> WRITTEN REQUEST: Reproduce, word for word and in full, the forum reply below about high "log file sync" waits.

> EXCERPT:
Re: High "log file sync" Waits in Statspack, - Online Redo Logs on Mounted File system of SAN Storage

From: Greg Rahn <greg_at_structureddata.org>
Date: Mon, 14 Jan 2008 08:09:15 -0800
Message-ID: <a9c093440801140809n28831e75o9eea837399b70eeb@mail.gmail.com>


Having the sys cpu time be more than the user is a red flag to me. Have you investigated this? Using dtrace would be a good start. Run this command for 30 seconds or so while the sys time is high, then ctrl-c out of it.
dtrace -n 'syscall::: {@[execname,probefunc] = count ();}'

Check out Brendon Gregg's page for more good dtrace stuff http://www.brendangregg.com/dtrace.html#OneLiners

I think you could make some /etc/system changes. You have vol_maxio=2048 (1MB) but maxphys=131072. These don't match up well. I would recommend these settings:
set tune_t_fsflushr=60
set autoup=900
set maxphys = 2097152
set md_maxphys = 2097152

Just some other thoughts...

Excerpts from a spatial reasoning dataset
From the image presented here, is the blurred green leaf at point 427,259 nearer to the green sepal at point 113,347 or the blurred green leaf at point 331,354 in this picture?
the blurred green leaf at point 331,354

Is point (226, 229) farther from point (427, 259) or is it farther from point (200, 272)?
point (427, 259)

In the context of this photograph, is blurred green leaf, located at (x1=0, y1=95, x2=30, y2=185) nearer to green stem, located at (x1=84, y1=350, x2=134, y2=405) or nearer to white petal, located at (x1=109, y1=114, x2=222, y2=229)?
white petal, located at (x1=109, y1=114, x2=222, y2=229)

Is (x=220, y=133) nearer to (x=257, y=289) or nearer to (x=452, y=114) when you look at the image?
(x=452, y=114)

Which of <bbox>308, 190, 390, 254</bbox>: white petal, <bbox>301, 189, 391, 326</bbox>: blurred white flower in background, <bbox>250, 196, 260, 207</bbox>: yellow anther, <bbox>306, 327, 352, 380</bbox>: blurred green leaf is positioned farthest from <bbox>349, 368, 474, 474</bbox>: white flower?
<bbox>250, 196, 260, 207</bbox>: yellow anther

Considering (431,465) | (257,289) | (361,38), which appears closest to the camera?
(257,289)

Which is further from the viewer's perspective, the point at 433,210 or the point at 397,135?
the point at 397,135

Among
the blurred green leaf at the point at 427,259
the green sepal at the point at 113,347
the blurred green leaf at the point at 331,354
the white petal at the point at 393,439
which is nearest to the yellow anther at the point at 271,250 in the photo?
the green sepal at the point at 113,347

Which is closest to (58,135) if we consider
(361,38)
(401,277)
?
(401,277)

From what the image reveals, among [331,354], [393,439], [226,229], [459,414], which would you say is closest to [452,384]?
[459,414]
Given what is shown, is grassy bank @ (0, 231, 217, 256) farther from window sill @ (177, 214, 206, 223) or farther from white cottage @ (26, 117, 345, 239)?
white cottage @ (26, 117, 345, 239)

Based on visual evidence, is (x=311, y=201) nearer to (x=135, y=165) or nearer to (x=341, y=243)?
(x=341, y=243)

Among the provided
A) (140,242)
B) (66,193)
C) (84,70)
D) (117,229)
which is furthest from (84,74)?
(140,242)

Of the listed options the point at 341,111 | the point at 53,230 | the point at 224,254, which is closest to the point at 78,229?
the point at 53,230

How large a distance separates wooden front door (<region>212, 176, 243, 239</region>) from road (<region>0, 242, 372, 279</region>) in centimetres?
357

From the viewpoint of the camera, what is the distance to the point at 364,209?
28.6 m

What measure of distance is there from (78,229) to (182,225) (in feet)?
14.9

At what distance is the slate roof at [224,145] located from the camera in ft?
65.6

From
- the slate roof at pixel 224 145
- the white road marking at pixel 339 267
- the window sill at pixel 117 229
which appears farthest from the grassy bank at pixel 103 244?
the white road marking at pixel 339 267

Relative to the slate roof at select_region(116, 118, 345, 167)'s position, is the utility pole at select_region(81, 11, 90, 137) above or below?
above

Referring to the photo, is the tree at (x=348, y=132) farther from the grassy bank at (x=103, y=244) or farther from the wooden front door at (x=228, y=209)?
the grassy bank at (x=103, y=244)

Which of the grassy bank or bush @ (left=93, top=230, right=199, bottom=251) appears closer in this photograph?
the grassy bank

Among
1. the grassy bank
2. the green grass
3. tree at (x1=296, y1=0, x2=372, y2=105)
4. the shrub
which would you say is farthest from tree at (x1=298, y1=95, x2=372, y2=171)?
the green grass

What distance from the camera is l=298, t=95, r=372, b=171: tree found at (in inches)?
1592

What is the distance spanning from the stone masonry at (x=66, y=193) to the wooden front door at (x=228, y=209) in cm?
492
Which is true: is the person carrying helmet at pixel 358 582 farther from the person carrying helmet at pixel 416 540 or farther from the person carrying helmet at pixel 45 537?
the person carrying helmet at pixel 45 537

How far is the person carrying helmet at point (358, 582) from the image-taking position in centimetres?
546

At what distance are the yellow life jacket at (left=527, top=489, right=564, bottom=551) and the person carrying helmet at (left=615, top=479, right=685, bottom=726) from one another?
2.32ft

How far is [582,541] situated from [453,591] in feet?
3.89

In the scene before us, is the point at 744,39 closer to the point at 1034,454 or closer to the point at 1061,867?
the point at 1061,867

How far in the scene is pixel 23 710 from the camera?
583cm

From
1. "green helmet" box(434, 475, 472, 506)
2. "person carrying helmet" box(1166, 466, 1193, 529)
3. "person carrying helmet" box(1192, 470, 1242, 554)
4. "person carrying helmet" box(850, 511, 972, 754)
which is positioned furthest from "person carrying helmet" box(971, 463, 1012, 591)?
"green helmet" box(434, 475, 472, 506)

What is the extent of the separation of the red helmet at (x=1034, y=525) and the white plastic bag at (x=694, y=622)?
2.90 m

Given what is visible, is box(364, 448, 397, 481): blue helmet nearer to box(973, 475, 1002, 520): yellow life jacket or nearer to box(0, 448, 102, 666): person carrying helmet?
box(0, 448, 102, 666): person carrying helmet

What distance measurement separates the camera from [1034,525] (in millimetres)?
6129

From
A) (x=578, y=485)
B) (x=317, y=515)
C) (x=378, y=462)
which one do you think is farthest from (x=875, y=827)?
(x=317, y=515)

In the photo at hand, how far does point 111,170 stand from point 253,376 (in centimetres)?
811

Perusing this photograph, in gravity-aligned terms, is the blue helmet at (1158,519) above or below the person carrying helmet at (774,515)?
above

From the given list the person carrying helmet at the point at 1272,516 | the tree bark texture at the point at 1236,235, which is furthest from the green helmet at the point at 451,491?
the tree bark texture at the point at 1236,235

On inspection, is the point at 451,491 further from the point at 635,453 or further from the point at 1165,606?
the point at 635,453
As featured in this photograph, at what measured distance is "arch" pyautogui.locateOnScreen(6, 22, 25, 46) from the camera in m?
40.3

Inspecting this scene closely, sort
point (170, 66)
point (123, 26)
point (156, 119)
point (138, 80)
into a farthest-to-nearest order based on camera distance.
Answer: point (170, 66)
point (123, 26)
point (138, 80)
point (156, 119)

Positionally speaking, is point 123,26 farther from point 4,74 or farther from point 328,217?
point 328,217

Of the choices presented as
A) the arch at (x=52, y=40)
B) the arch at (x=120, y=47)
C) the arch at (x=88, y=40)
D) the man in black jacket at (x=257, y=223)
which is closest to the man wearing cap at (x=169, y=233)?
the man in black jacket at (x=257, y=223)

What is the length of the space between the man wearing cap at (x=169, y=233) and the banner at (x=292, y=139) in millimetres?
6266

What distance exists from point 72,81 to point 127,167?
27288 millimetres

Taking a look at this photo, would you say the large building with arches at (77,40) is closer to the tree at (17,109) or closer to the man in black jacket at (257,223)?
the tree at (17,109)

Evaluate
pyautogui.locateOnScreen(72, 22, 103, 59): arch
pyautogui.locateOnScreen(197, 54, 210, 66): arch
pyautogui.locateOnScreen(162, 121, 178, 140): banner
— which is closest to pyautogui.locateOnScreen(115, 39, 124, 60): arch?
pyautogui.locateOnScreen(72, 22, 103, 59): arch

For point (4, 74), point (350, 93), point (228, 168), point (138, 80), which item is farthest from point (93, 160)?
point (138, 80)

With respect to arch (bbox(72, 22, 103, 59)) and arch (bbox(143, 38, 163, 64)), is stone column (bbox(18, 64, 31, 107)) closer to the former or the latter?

> WRITTEN ANSWER:
Re: High "log file sync" Waits in Statspack, - Online Redo Logs on Mounted File system of SAN Storage

From: Greg Rahn <greg_at_structureddata.org>
Date: Mon, 14 Jan 2008 08:09:15 -0800
Message-ID: <a9c093440801140809n28831e75o9eea837399b70eeb@mail.gmail.com>


Having the sys cpu time be more than the user is a red flag to me. Have you investigated this? Using dtrace would be a good start. Run this command for 30 seconds or so while the sys time is high, then ctrl-c out of it.
dtrace -n 'syscall::: {@[execname,probefunc] = count ();}'

Check out Brendon Gregg's page for more good dtrace stuff http://www.brendangregg.com/dtrace.html#OneLiners

I think you could make some /etc/system changes. You have vol_maxio=2048 (1MB) but maxphys=131072. These don't match up well. I would recommend these settings:
set tune_t_fsflushr=60
set autoup=900
set maxphys = 2097152
set md_maxphys = 2097152

Just some other thoughts...